A tale of two raffles

Consider the case of a fete at the school of a small town. This town is unusual in that it consists only of 100 2-children families, all of primary school age, 200 children in all. There are 25 boy-boy families, 50 girl-boy families and 25 girl-girl families.

When the families arrive all the boys, all the fathers and the mothers of the boy-boy families go to watch the boys run around outside.

This leaves 100 girls and their 75 mothers inside the hall to play games. They then decide to run two raffles - one for the mums, one for the girls.

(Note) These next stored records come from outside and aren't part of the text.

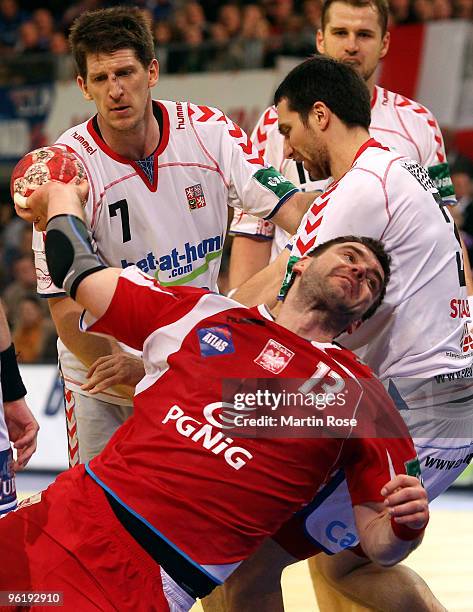 Bartosz Jurecki of Poland is challenged by Daniel Kubes and Jiri Vitek of Czech Republic during the Men's Handball European main round Group II match...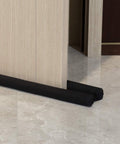 Door Noise Blocker 36 Inch Black Draft Stopper Silencer installed under a wooden door on marble floor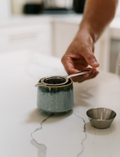 The Therapy At Home Caregiver Wellbeing Training Program includes a ceramic mug, bath salts, aromatherapy eye pillow, tea, notepads, colored pencils, and booklets—perfect for supporting caregiver wellbeing and emotional regulation.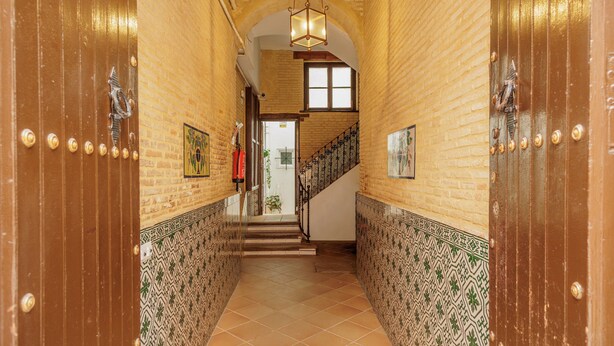 A hallway with patterned walls, a staircase, and a hanging light fixture. - Santa Cruz Monumental – Historic Center – WiFi / AC (Sevilla)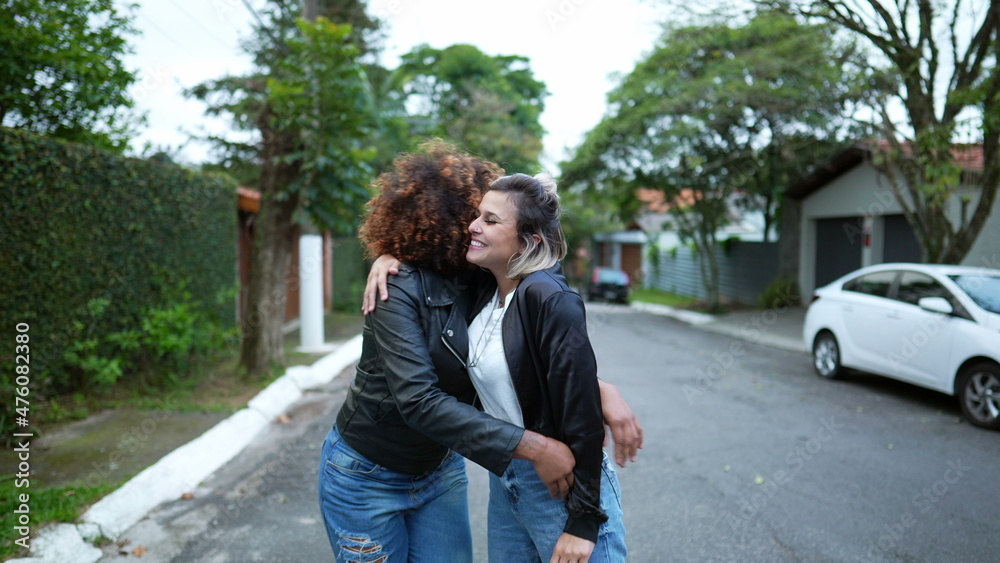 Friends embrace, two women hug, diversity concept Friends embrace, two women hug, diversity concept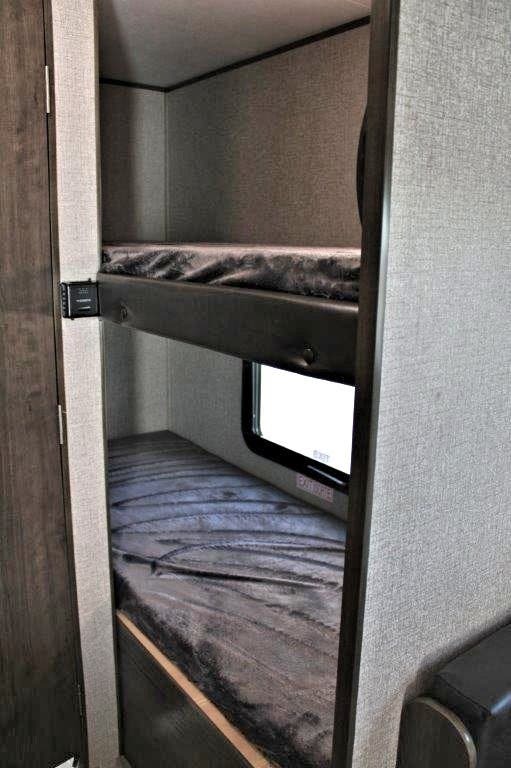 RV rental bunk beds: cozy sleeping setup with mattresses. Lower bunk features an emergency exit window for safety.. Jayco Jay Flight 2021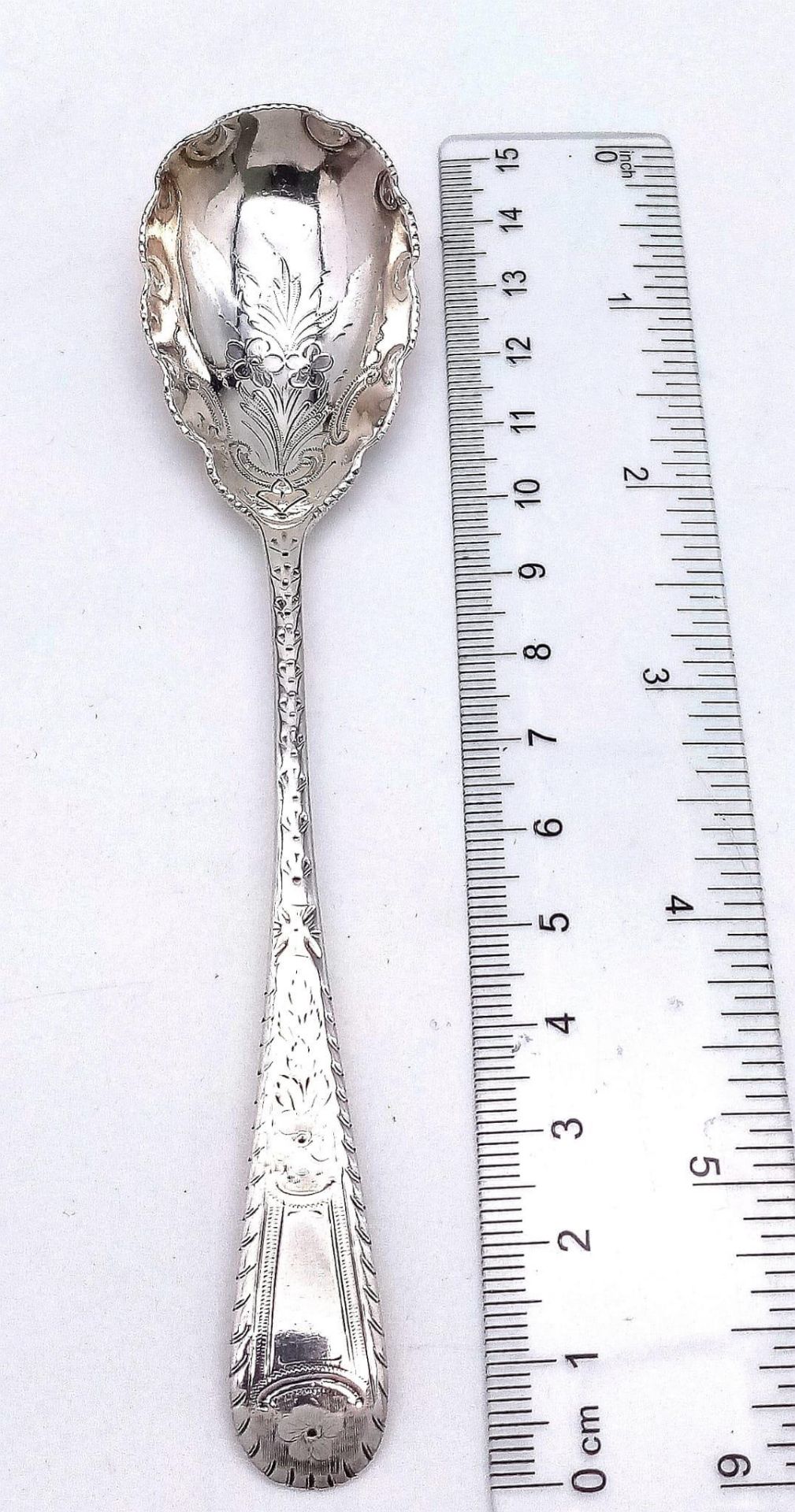 An antique sterling silver dessert spoon with fabulous floral motif engravings on bowl and handle. - Image 5 of 5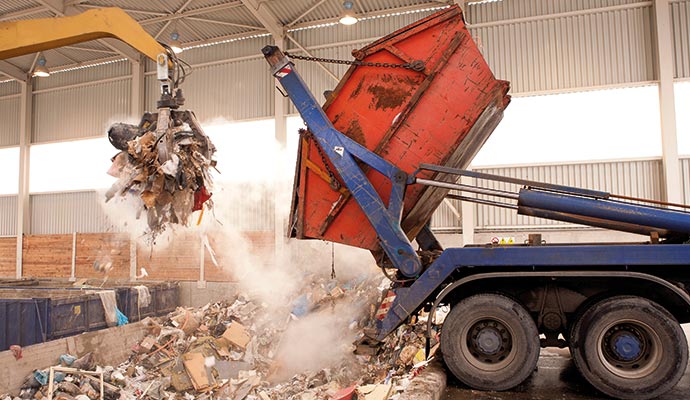 Truck unloading waste for disposal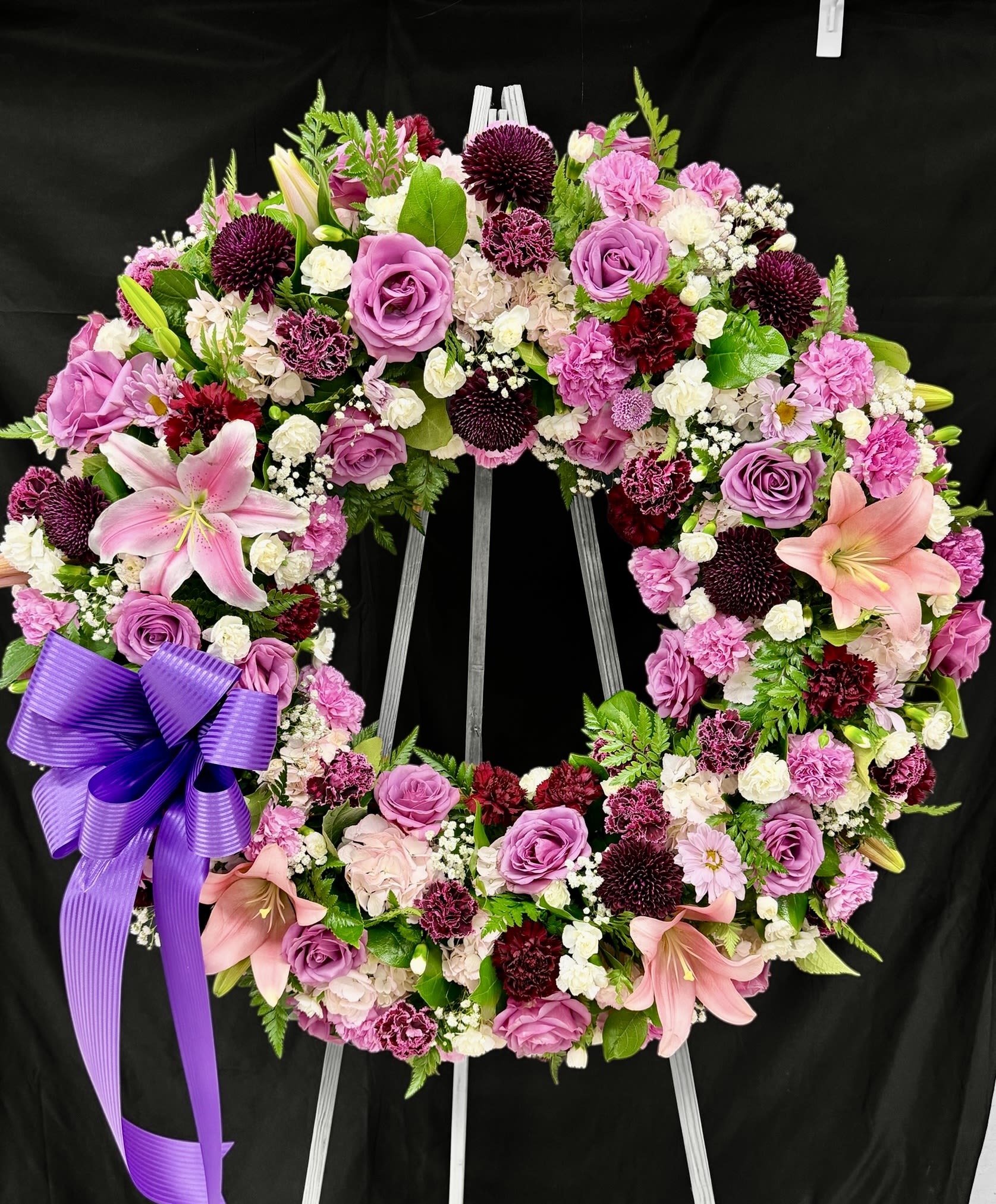 Circular floral wreath with pink and purple flowers and a purple ribbon bow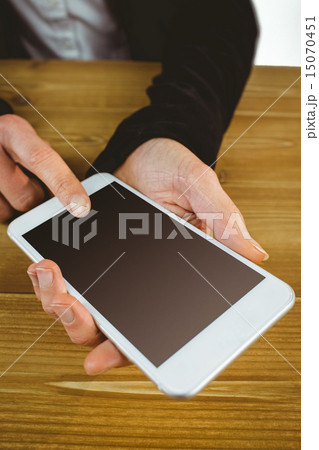 Businesswoman using her tablet pc 15070451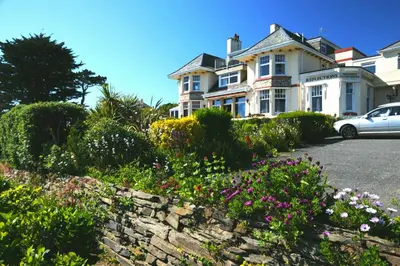 a house with a car parked in front of it at Porth Avallen Hotel in St Austell
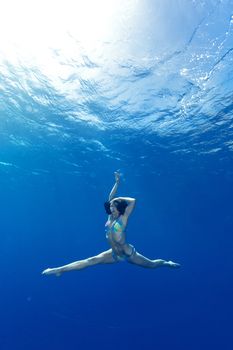 athletic girl making yoga in the sea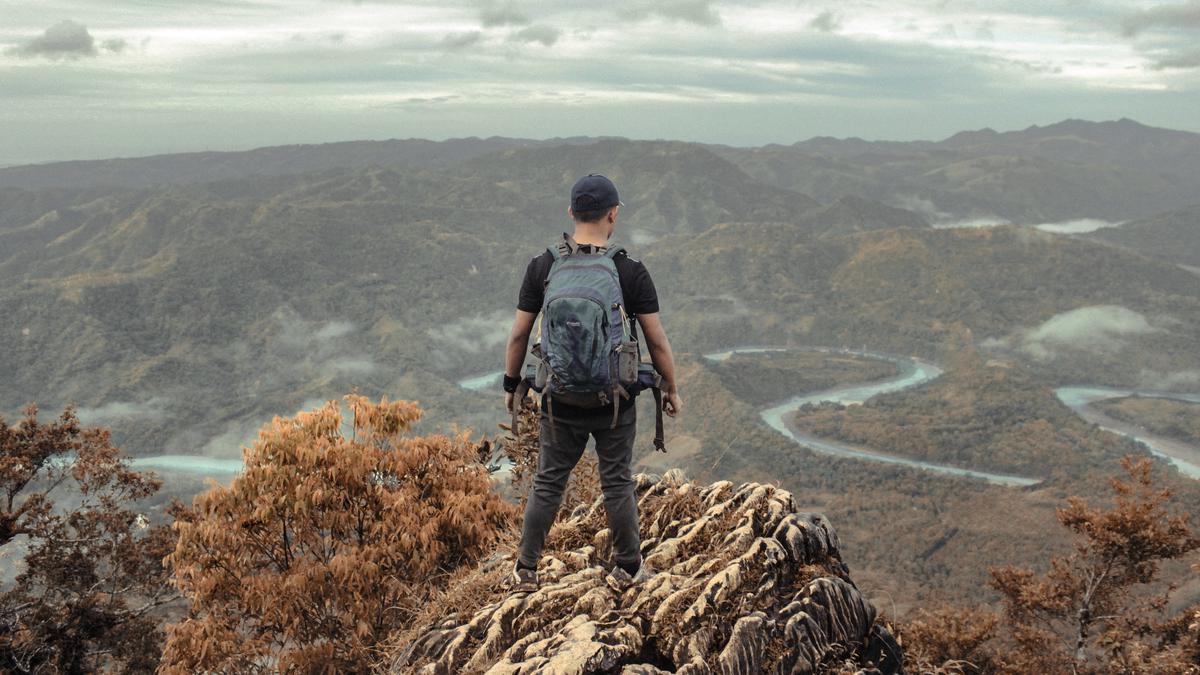 Image showing a person on top of a mountain, representing online success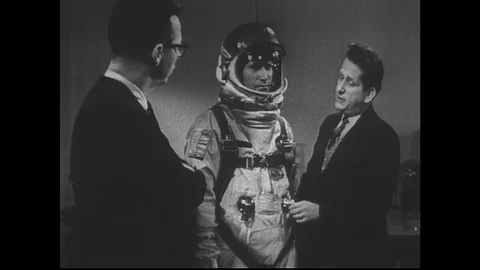 1960s: Two men stand with model in space suit, man describes suit features. Stock Footage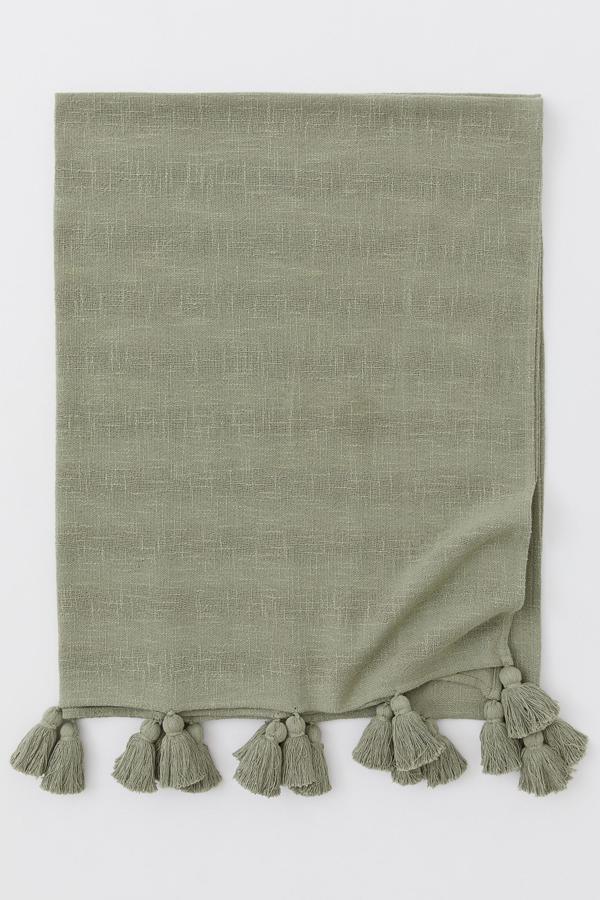 Fotos: 9 mantitas gustosas para atrincherarte en el sofá que además decoran tu salón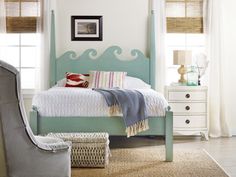 a bedroom with white walls and blue furniture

The rules are the same for each: write your name and either BG or GG on a piece of paper depending on whether your family is a BG or GG family and then place the paper into a bucket - a red one for the mums and a blue one for the girls.

Q1. What is the chance that that a raffle drawn from the red (mum's) bucket will be won by a GG ticket (a GG family)?

A) 50%
B) 33%
C) Something else

Q2. What is the chance that that a raffle drawn from the blue (daughter's) bucket will be won by a GG ticket (a member of a GG family)?

A) 50%
B) 33%
C) Something else


What this example illustrates is that one needs to be careful about identifying what one is counting when judging probabilities in "A Girl Named Florida" problem and ones like it - are you trying to count groups (families) or members of groups (children)?

So, in this example, and considering only the 75 families in the hall, there is a 50% chance that a girl will be member of a family which has 33% likelihood of being a two girl family and this is not a contradiction.